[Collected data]
━━━━━━━━━━

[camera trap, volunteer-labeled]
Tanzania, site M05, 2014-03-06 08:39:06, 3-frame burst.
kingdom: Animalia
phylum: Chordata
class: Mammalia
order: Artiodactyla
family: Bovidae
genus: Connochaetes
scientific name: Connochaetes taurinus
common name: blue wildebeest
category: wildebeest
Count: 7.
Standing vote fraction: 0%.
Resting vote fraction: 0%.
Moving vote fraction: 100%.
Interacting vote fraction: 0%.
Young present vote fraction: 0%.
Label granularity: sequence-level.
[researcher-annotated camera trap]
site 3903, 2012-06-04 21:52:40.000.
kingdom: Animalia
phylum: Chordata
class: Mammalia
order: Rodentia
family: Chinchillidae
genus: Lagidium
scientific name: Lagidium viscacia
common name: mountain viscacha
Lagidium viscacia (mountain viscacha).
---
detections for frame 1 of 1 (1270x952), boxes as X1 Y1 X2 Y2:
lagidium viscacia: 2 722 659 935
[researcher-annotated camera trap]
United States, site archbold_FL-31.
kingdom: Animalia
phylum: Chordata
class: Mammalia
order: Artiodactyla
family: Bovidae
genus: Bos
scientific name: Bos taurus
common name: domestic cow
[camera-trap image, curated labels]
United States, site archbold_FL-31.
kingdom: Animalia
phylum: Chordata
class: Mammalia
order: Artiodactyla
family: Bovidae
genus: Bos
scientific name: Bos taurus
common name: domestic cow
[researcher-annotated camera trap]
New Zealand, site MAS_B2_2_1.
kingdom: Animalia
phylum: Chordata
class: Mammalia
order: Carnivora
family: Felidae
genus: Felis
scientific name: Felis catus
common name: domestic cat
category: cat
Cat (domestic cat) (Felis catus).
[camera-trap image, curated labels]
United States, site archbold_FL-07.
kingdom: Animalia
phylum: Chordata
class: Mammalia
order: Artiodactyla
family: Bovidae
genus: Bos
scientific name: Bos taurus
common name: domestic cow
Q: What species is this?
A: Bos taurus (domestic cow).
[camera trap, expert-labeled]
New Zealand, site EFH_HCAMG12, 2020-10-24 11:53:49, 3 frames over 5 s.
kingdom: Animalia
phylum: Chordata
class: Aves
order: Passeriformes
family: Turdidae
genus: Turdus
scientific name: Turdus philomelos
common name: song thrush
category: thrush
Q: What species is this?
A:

━━━━━━━━━━

(Task to complete) Filter the records down to the lines that contain the string "site", and copy those lines.

(Written reply)
Tanzania, site M05, 2014-03-06 08:39:06, 3-frame burst.
site 3903, 2012-06-04 21:52:40.000.
United States, site archbold_FL-31.
United States, site archbold_FL-31.
New Zealand, site MAS_B2_2_1.
United States, site archbold_FL-07.
New Zealand, site EFH_HCAMG12, 2020-10-24 11:53:49, 3 frames over 5 s.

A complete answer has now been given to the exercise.